OU SONT LES HOMMES ?

3955. Sans nouvelles de Taylor et de son équipage, la NASA envoie une mission de secours. Seul survivant du crash, Brent se retrouve à son tour prisonnier de cette étrange planète gouvernée par les singes.

De loin le plus brouillon, le plus faible et le moins inspiré de la saga, Le Secret de la planète des singes (Ted Post, 1970) s’en tire par une étonnante pirouette nihiliste, censée condamner toute tentative de reprise de la franchise. Suite directe du premier film, cet épisode mirage n’est qu’une lente et douloureuse resucée des aventures de Taylor – sans Taylor. Bénéficiant d’un budget bien inférieur à celui de Schaffner, Ted Post réduit à néant les belles promesses de l’épilogue culte et se contente, pendant 1h35, de secouer un cadavre qui n’en demandait pas tant.

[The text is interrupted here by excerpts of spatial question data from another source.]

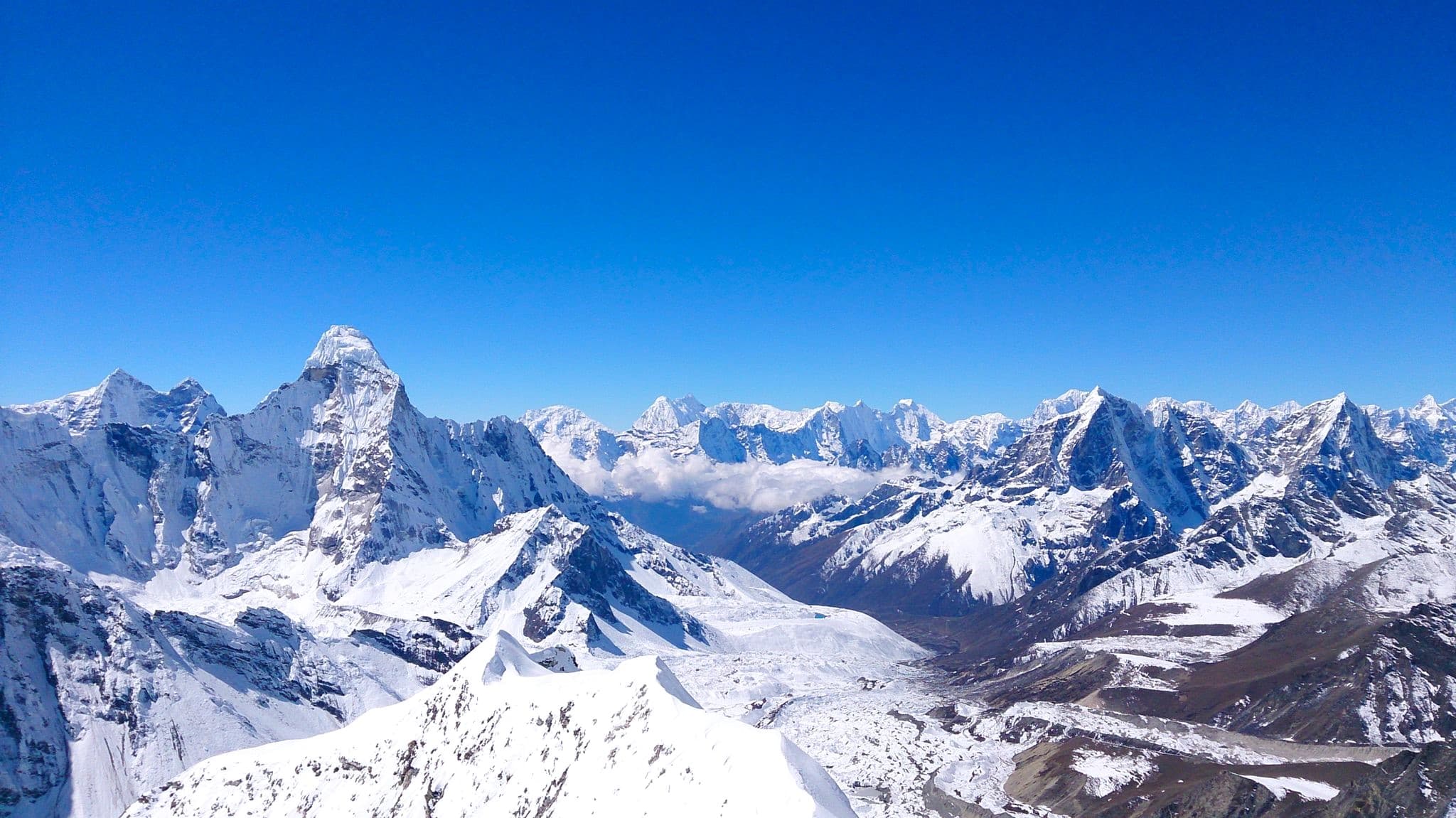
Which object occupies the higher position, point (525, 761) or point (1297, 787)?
point (525, 761)

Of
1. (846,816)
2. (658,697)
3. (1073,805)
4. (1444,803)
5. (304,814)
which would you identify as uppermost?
(658,697)

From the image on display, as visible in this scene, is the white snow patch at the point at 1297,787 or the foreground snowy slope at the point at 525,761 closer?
the foreground snowy slope at the point at 525,761

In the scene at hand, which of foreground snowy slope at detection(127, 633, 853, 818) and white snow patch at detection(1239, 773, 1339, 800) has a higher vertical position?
foreground snowy slope at detection(127, 633, 853, 818)

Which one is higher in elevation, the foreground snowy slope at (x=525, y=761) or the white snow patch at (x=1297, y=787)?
the foreground snowy slope at (x=525, y=761)

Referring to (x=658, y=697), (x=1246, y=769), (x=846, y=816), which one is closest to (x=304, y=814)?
(x=658, y=697)

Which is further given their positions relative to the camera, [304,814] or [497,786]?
[304,814]

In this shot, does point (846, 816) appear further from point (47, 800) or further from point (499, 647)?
point (47, 800)

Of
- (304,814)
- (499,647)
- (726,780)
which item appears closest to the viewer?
(726,780)

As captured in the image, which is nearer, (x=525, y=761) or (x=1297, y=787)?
(x=525, y=761)
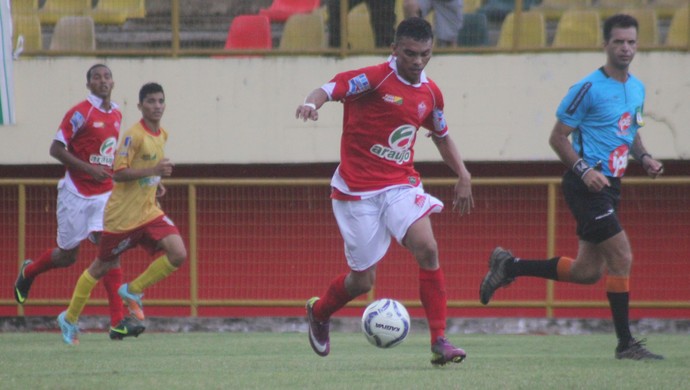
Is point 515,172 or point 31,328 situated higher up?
point 515,172

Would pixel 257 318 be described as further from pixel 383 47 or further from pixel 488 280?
pixel 488 280

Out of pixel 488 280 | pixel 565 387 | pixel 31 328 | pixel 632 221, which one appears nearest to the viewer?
pixel 565 387

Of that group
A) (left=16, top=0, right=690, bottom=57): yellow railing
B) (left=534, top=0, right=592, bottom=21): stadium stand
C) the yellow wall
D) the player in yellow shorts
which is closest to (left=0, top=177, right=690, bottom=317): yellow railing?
the yellow wall

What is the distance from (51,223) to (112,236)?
4.39 meters

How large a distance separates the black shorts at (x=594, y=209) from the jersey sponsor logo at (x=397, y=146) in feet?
4.09

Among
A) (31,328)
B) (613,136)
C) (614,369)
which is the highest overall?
(613,136)

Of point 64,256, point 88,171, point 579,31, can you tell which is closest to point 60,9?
point 64,256

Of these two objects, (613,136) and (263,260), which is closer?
(613,136)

Pendant les trois quarts du film, Post ne fait que tourner pieusement autour des fondations de son modèle. Les mêmes situations sont reproduites à l’identique (l’atterrissage raté, la découverte des singes, l’isolement, la rencontre avec Zira et Cornélius). Les mêmes personnages se croisent : Taylor lui-même, dans un rôle tragiquement inepte, Nova la compagne muette, réduite à sa simple fonction de mannequin hagard en peau de bête. Dans le rôle de Brent, James Franciscus, casté pour sa ressemblance avec Charlton Heston, ne fait que constater tristement les dégâts. Parce que la production l’implore de revenir pour légitimer cette suite, Heston revient. Mais à reculons, en posant deux conditions : que son personnage meure, et que cette mascarade ne lui prenne pas plus de deux semaines. Sacrifiant l’histoire de Taylor – qui devait initialement faire l’objet d’un développement écrit par Pierre Boulle lui-même –, les scénaristes se contentent d’un moignon d’intrigue, dans une ambiance totalement poisseuse et dépressive, en écho à la guerre froide. Dans une ville souterraine, Brent découvre que des humains mutants ont survécu aux radiations de la guerre atomique. Vêtus de costumes très pré-Soupe aux choux, les survivants s’adonnent à des séances de télépathie et vénèrent une ogive nucléaire… La problématique des singes semble bien loin. Jusqu’au-boutiste, le film nous fait pourtant la surprise (glaçante) de tout envoyer promener. La Terre explose. Adieu singes, adieu humains. Rideau noir.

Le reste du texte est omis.